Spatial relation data
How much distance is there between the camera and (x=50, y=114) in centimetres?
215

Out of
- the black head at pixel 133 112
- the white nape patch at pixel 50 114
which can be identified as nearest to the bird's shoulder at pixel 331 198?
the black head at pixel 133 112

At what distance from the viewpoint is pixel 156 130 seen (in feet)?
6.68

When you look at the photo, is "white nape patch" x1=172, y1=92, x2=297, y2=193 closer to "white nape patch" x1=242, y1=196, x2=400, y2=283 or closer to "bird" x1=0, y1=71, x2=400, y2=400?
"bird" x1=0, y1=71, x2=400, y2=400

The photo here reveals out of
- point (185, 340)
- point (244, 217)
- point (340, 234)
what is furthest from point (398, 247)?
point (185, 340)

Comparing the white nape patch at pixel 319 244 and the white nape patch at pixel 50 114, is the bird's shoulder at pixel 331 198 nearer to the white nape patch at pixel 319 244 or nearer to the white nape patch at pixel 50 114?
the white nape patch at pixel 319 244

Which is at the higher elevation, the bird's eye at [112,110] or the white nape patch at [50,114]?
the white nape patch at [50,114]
==
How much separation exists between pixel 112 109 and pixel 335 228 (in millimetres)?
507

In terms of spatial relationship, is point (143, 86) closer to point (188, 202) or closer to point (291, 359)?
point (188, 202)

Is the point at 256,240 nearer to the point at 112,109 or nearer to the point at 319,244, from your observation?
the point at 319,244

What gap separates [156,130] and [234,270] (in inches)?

→ Exercise description
Recast the records from the line with "How much separation" through the line with "What gap separates" as a JSON list of strings, one string per line, leaving out blank lines.

→ The reply
[
  "How much separation exists between pixel 112 109 and pixel 335 228 (in millimetres)?",
  "507",
  "In terms of spatial relationship, is point (143, 86) closer to point (188, 202) or closer to point (291, 359)?",
  "point (188, 202)",
  "Is the point at 256,240 nearer to the point at 112,109 or nearer to the point at 319,244, from your observation?",
  "the point at 319,244",
  "What gap separates [156,130] and [234,270] (in inches)?"
]